When he’d been younger, Nicholas had merely hanged them. He’d put rope around their little necks and take them to the closest tree and let them drop down from the branches, and there they’d swing for a while, their faces still frozen with trusting smiles. As he’d become a man, he’d found more inventive ways to dispatch them. He’d twist off their arms, he’d drown them in buckets of water he’d already prepared, he’d stab them with a fork. He’d say to Karen, “And how much do you love this one?” And if Karen told him she loved her very much, so much the worse for her daughter—he’d torture her a little first, blinding her, cutting off her skin, ripping off her clothes and then toasting with matches the naked stuff beneath. It was always harder to watch these executions because Karen really
had
loved them, and it was agony to see them suffer so. But she couldn’t lie to her brother. He would have seen through her like glass.
That last time had been the most savage, though Karen hadn’t known it would be the last time, of course—but Nicholas, Nicholas might have had an inkling.
When they’d reached the clearing, he had tied Mary-Lou to the tree with string. Tightly, but not
too
tight—Karen had said she hadn’t loved Mary-Lou especially, and Nicholas didn’t want to be cruel. He had even wrapped his own handkerchief around her eyes as a blindfold.
Then he’d produced from his knapsack Father’s gun.

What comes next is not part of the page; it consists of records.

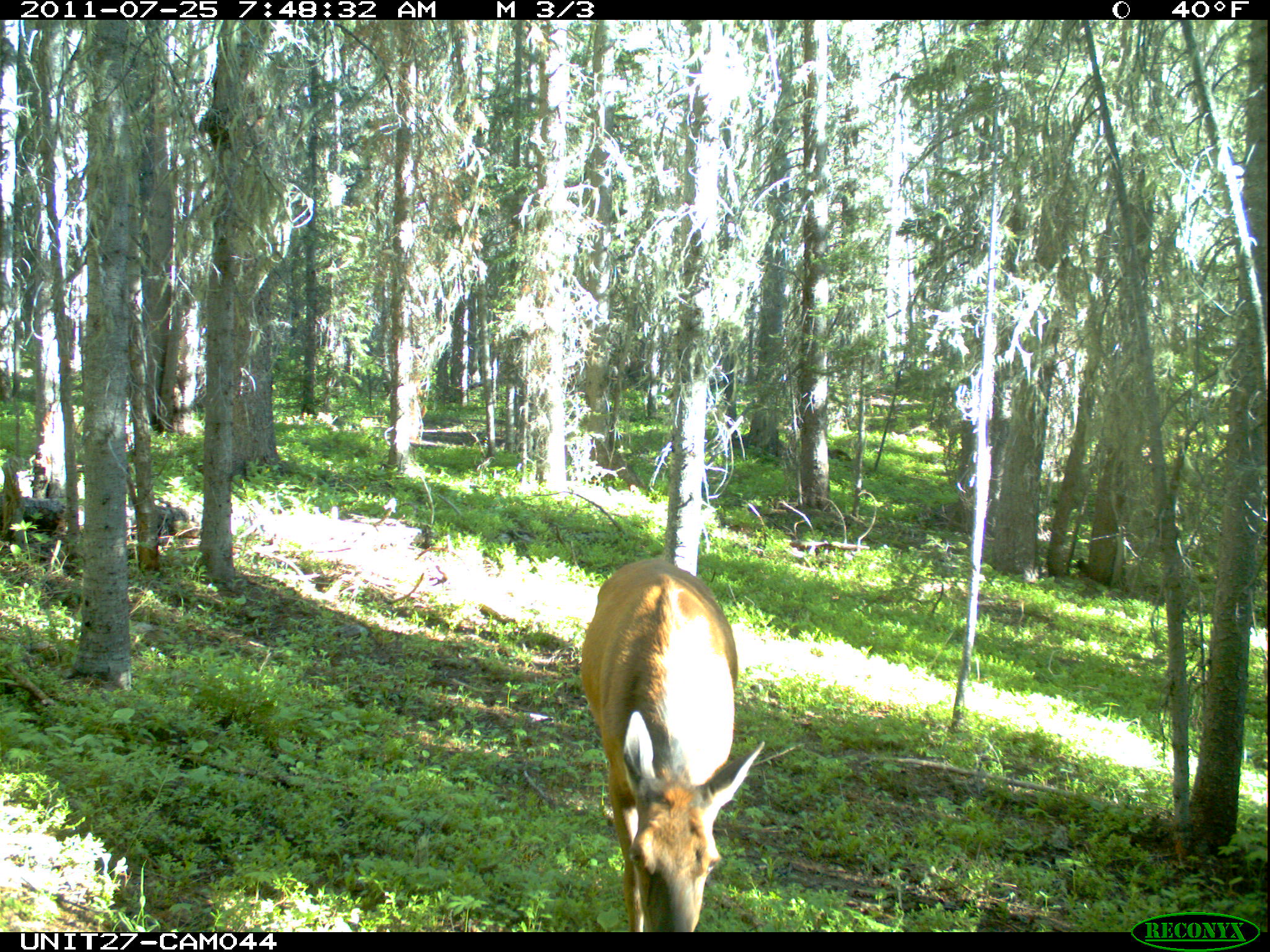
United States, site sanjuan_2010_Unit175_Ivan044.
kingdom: Animalia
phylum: Chordata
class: Mammalia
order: Artiodactyla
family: Cervidae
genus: Cervus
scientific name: Cervus elaphus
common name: red deer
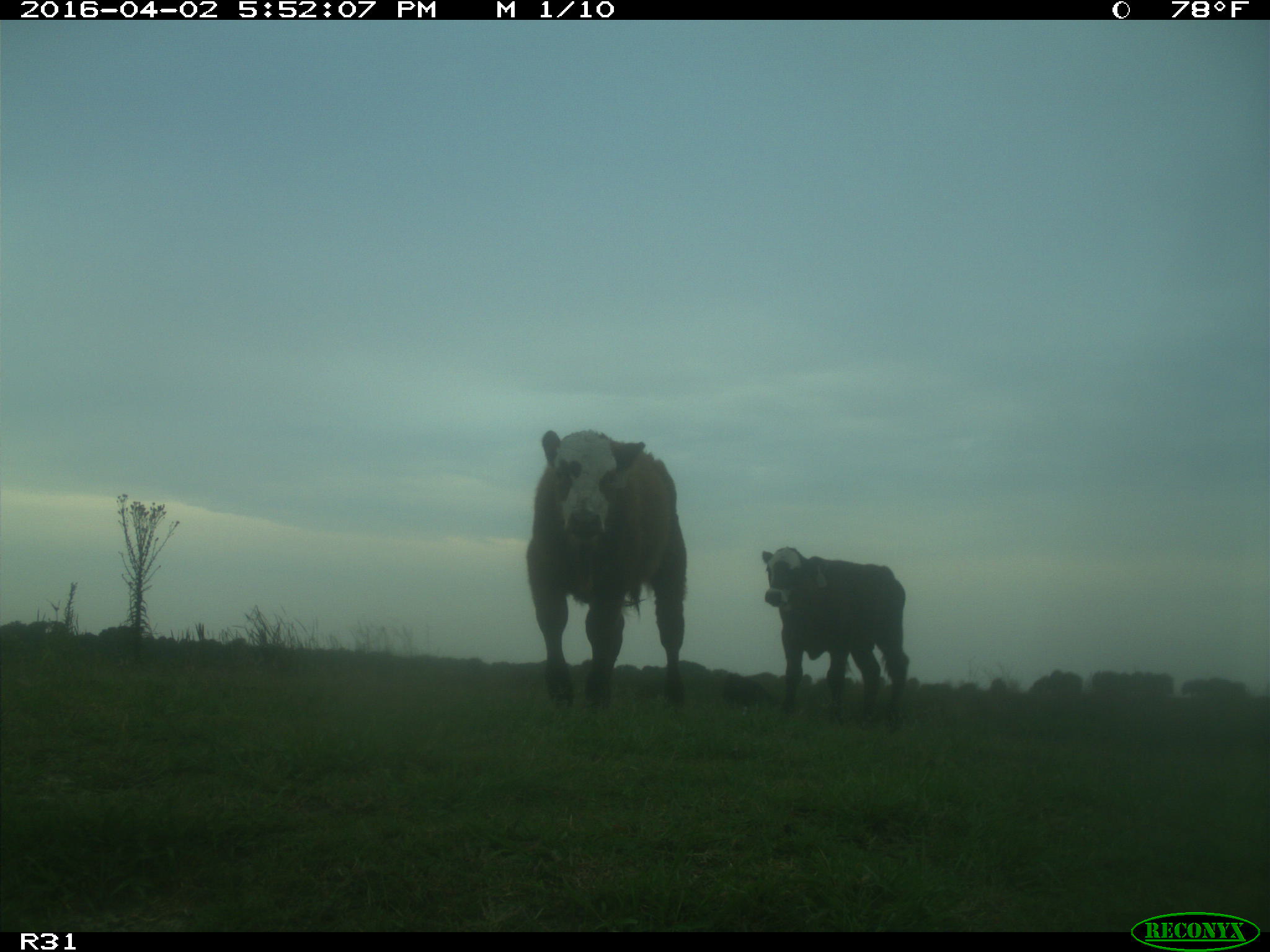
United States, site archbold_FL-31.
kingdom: Animalia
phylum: Chordata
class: Mammalia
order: Artiodactyla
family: Bovidae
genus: Bos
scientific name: Bos taurus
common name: domestic cow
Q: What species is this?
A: Bos taurus (domestic cow).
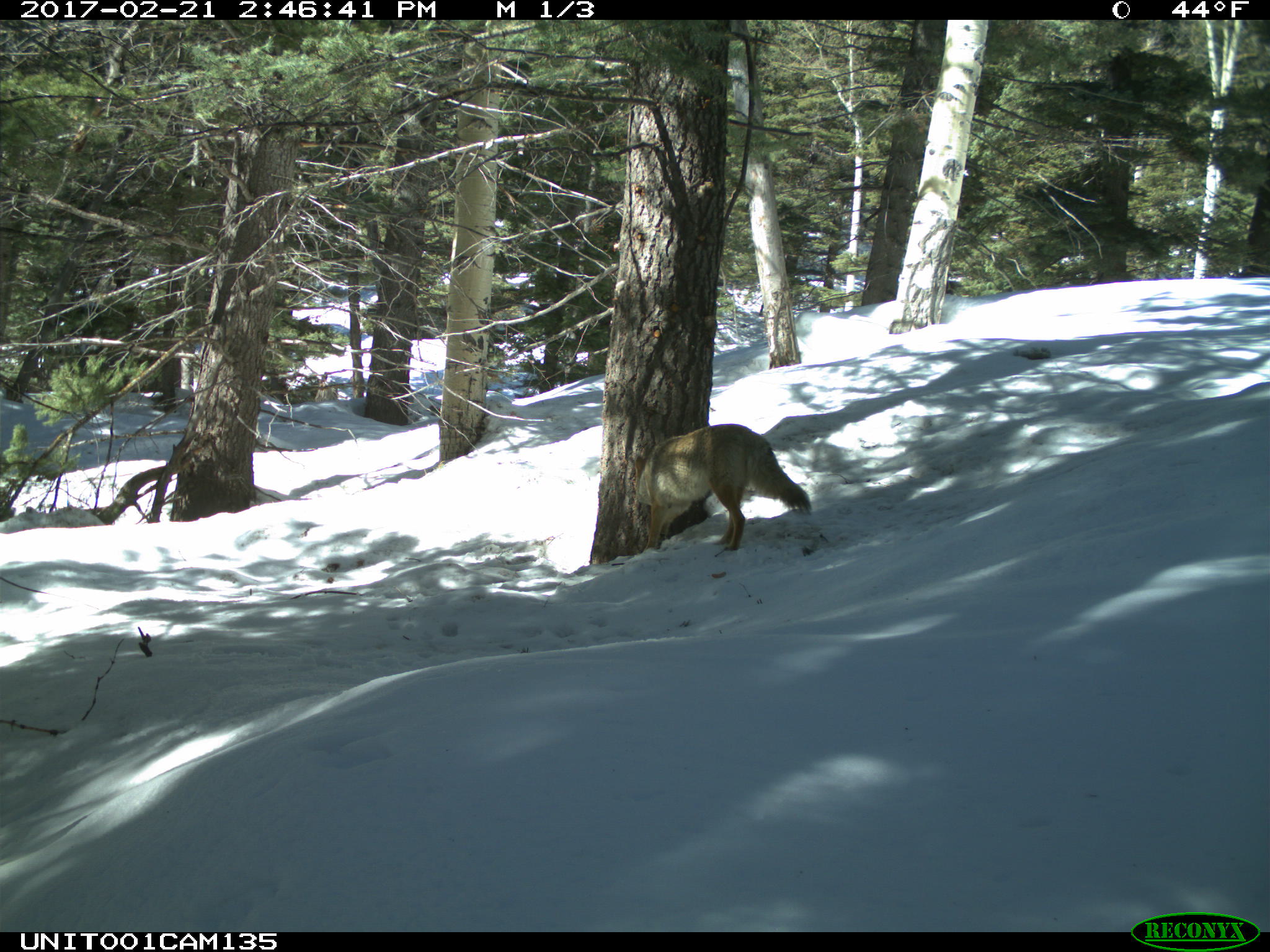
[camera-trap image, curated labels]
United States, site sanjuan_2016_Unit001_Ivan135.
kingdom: Animalia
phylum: Chordata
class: Mammalia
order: Carnivora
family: Canidae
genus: Canis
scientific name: Canis latrans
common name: coyote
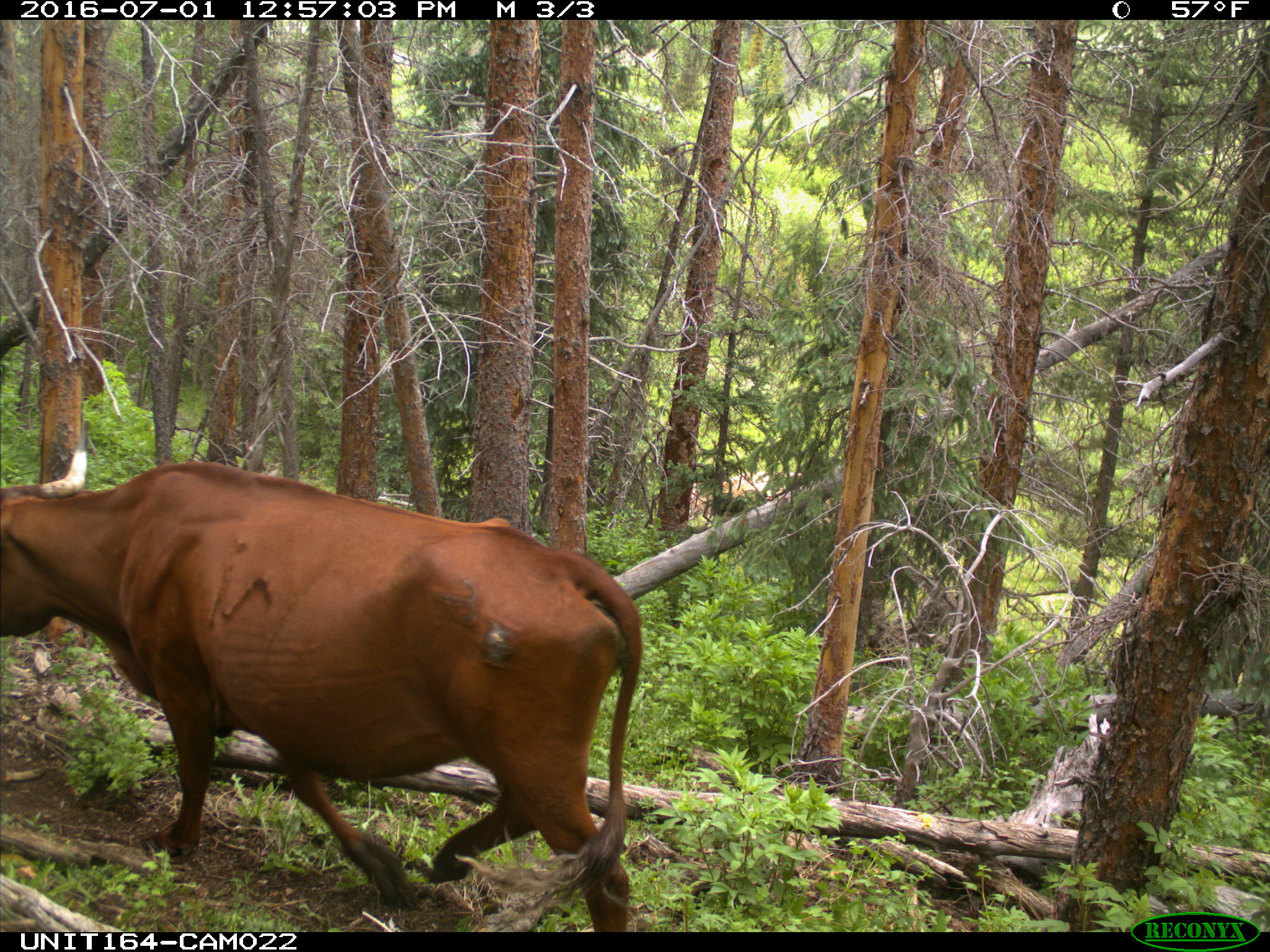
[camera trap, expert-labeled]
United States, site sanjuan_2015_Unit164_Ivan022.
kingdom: Animalia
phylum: Chordata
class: Mammalia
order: Artiodactyla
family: Bovidae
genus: Bos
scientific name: Bos taurus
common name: domestic cow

“You can’t use that!” Karen said. “Father will find out! Father will be angry!”
“Phooey to that,” said Nicholas. “I’ll be going to war soon, and I’ll have a gun all of my own. Had you heard that, Carrie? That I’m going to war?” She hadn’t heard. Nanny had kept it from her, and Nicholas had wanted it to be a surprise. He looked at the gun. “It’s a Webley Mark IV service revolver,” he said. “Crude and old-fashioned, just like Father. What I’ll be getting will be much better.”
He narrowed his eyes, and aimed the gun, fired. There was an explosion, louder than Karen could ever have dreamed—and she thought Nicholas was shocked too, not only by the noise, but also by the recoil. Birds scattered. Nicholas laughed. The bullet had gone wild. “That was just a warm up,” he said.
It was on his fourth try that he hit Mary-Lou. Her leg was blown off.
“Do you want a go?”
“No,” said Karen.
“It’s just like at a fairground,” he said. “Come on.”
She took the gun from him, and it burned in her hand, it smelled like burning. He showed her how to hold it, and she liked the way his hand locked around hers as he corrected her aim. “It’s all right,” he said to his little sister gently, “we’ll do it together. There’s nothing to be scared of.” And really he was the one who pulled the trigger, but she’d been holding on too, so she was a
bit
responsible, and Nicholas gave a whoop of delight and Karen had never heard him so happy before, she wasn’t sure she’d
ever
heard him happy. And when they looked back at the tree Mary-Lou had disappeared.
“I’m going across the seas,” he said. “I’m going to fight. And every man I kill, listen, I’m killing him for you. Do you understand me? I’ll kill them all because of you.”
He kissed her then on the lips. It felt warm and wet and the moustache tickled, and it was hard too, as if he were trying to leave an imprint there, as if when he pulled away he wanted to leave a part of him behind.
“I love you,” he said.
“I love you too.”
“Don’t forget me,” he said. Which seemed such an odd thing to say—how was she going to forget her own brother?
They’d normally bury the tribute then, but they couldn’t find any trace of Mary-Lou’s body. Nicholas put the gun back in the knapsack, he offered Karen his hand. She took it. They went home.
They had never found Nicholas’ body either; at the funeral his coffin was empty, and Father told Karen it didn’t matter, that good form was the thing. Nicholas had been killed in the Dardanelles, and Karen looked for it on the map, and it seemed such a long way to go to die. There were lots of funerals in the town that season, and Father made sure that Nicholas’ was the most lavish, no expense was spared.
The family was so small now, and they watched together as the coffin was lowered into the grave. Father looking proud, not sad. And Karen refusing to cry—“Don’t cry,” she said to the daughter she’d brought with her, “you mustn’t cry, or it won’t be clean,” and yet she dug her fingernails deep into her daughter’s body to try to force some tears from it.